### Requests
(1) Reproduce the passage of the news excerpt starting at "Busola, photographer and" and ending at "interview to YNaija.".
(2) In the news excerpt, who conducted the interview in which Busola explained how she met Pastor Fatoyinbo?

### Excerpted passage
==*==

I will teach you a level of grace that you don’t understand-” Ese Walters, a former member of COZA headed by Pastor Biodun Fatoyinbo in 2013, alleged that Pastor Fatoyinbo said this after he raped her.

Busola, photographer and wife of award-winning musician Timi Dakolo, has revealed that she was raped by Pastor Biodun Fatoyinbo when she was only 17.

During an interview with Chude Jideonwo, she explained in details how she met him from the formation years of Divine Delight club, a Christian club, before it fully evolved to Commonwealth of Zion Assembly (COZA).

In the interview, Busola tells her story of how, she, young at 16 had just finished school and was introduced to the Christian club by her sisters. 

According to her, she was not comfortable with the club because she was used to the “solemn” ways of serving God and not loud music as Pastor Fatoyinbo’s club was introducing.

The deed was done twice and she lived with the trauma for more than a decade before she decided to grant the interview to YNaija.

Here are a few things we learned from the interview.

==*==

Dataset entries

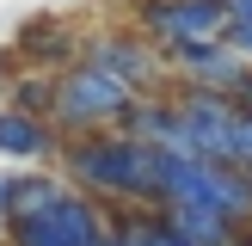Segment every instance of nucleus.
Segmentation results:
<instances>
[{
	"label": "nucleus",
	"mask_w": 252,
	"mask_h": 246,
	"mask_svg": "<svg viewBox=\"0 0 252 246\" xmlns=\"http://www.w3.org/2000/svg\"><path fill=\"white\" fill-rule=\"evenodd\" d=\"M228 43L240 49V56L252 62V19H240V25H228Z\"/></svg>",
	"instance_id": "9b49d317"
},
{
	"label": "nucleus",
	"mask_w": 252,
	"mask_h": 246,
	"mask_svg": "<svg viewBox=\"0 0 252 246\" xmlns=\"http://www.w3.org/2000/svg\"><path fill=\"white\" fill-rule=\"evenodd\" d=\"M166 68L179 74L185 86H197V92H234V86L252 74V62L228 43V37H216V43H197V49H179V56H166Z\"/></svg>",
	"instance_id": "423d86ee"
},
{
	"label": "nucleus",
	"mask_w": 252,
	"mask_h": 246,
	"mask_svg": "<svg viewBox=\"0 0 252 246\" xmlns=\"http://www.w3.org/2000/svg\"><path fill=\"white\" fill-rule=\"evenodd\" d=\"M74 43H80V31H74L68 19H31V25L19 31V49H25V56H37V62H43V56L68 62ZM74 62H80V56H74Z\"/></svg>",
	"instance_id": "6e6552de"
},
{
	"label": "nucleus",
	"mask_w": 252,
	"mask_h": 246,
	"mask_svg": "<svg viewBox=\"0 0 252 246\" xmlns=\"http://www.w3.org/2000/svg\"><path fill=\"white\" fill-rule=\"evenodd\" d=\"M111 228H117L123 246H191L160 221V209H123V215H111Z\"/></svg>",
	"instance_id": "1a4fd4ad"
},
{
	"label": "nucleus",
	"mask_w": 252,
	"mask_h": 246,
	"mask_svg": "<svg viewBox=\"0 0 252 246\" xmlns=\"http://www.w3.org/2000/svg\"><path fill=\"white\" fill-rule=\"evenodd\" d=\"M172 117H179V160H216V166H234V135H240V105L228 92H197L185 86L172 98Z\"/></svg>",
	"instance_id": "7ed1b4c3"
},
{
	"label": "nucleus",
	"mask_w": 252,
	"mask_h": 246,
	"mask_svg": "<svg viewBox=\"0 0 252 246\" xmlns=\"http://www.w3.org/2000/svg\"><path fill=\"white\" fill-rule=\"evenodd\" d=\"M234 166L252 172V117H240V135H234Z\"/></svg>",
	"instance_id": "9d476101"
},
{
	"label": "nucleus",
	"mask_w": 252,
	"mask_h": 246,
	"mask_svg": "<svg viewBox=\"0 0 252 246\" xmlns=\"http://www.w3.org/2000/svg\"><path fill=\"white\" fill-rule=\"evenodd\" d=\"M0 221H6V179H0Z\"/></svg>",
	"instance_id": "ddd939ff"
},
{
	"label": "nucleus",
	"mask_w": 252,
	"mask_h": 246,
	"mask_svg": "<svg viewBox=\"0 0 252 246\" xmlns=\"http://www.w3.org/2000/svg\"><path fill=\"white\" fill-rule=\"evenodd\" d=\"M142 31L160 56H179V49L228 37V6L221 0H142Z\"/></svg>",
	"instance_id": "20e7f679"
},
{
	"label": "nucleus",
	"mask_w": 252,
	"mask_h": 246,
	"mask_svg": "<svg viewBox=\"0 0 252 246\" xmlns=\"http://www.w3.org/2000/svg\"><path fill=\"white\" fill-rule=\"evenodd\" d=\"M228 6V25H240V19H252V0H221Z\"/></svg>",
	"instance_id": "f8f14e48"
},
{
	"label": "nucleus",
	"mask_w": 252,
	"mask_h": 246,
	"mask_svg": "<svg viewBox=\"0 0 252 246\" xmlns=\"http://www.w3.org/2000/svg\"><path fill=\"white\" fill-rule=\"evenodd\" d=\"M135 105L129 86H117L105 68H93V62H68V68L56 74V98H49V123L56 129H111V123H123Z\"/></svg>",
	"instance_id": "f03ea898"
},
{
	"label": "nucleus",
	"mask_w": 252,
	"mask_h": 246,
	"mask_svg": "<svg viewBox=\"0 0 252 246\" xmlns=\"http://www.w3.org/2000/svg\"><path fill=\"white\" fill-rule=\"evenodd\" d=\"M56 148V123L31 117V111H0V154H19V160H43Z\"/></svg>",
	"instance_id": "0eeeda50"
},
{
	"label": "nucleus",
	"mask_w": 252,
	"mask_h": 246,
	"mask_svg": "<svg viewBox=\"0 0 252 246\" xmlns=\"http://www.w3.org/2000/svg\"><path fill=\"white\" fill-rule=\"evenodd\" d=\"M68 172L105 203H129V209H154L160 191V154L148 142H129V135H93L68 154Z\"/></svg>",
	"instance_id": "f257e3e1"
},
{
	"label": "nucleus",
	"mask_w": 252,
	"mask_h": 246,
	"mask_svg": "<svg viewBox=\"0 0 252 246\" xmlns=\"http://www.w3.org/2000/svg\"><path fill=\"white\" fill-rule=\"evenodd\" d=\"M86 62H93V68H105L117 86H129L135 98H154V86L166 80V56H160V49L148 43V37H123V31L93 37Z\"/></svg>",
	"instance_id": "39448f33"
}]
</instances>
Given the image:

==*==

### Correct answers
(1)
Busola, photographer and wife of award-winning musician Timi Dakolo, has revealed that she was raped by Pastor Biodun Fatoyinbo when she was only 17.

During an interview with Chude Jideonwo, she explained in details how she met him from the formation years of Divine Delight club, a Christian club, before it fully evolved to Commonwealth of Zion Assembly (COZA).

In the interview, Busola tells her story of how, she, young at 16 had just finished school and was introduced to the Christian club by her sisters. 

According to her, she was not comfortable with the club because she was used to the “solemn” ways of serving God and not loud music as Pastor Fatoyinbo’s club was introducing.

The deed was done twice and she lived with the trauma for more than a decade before she decided to grant the interview to YNaija.

(2) Chude Jideonwo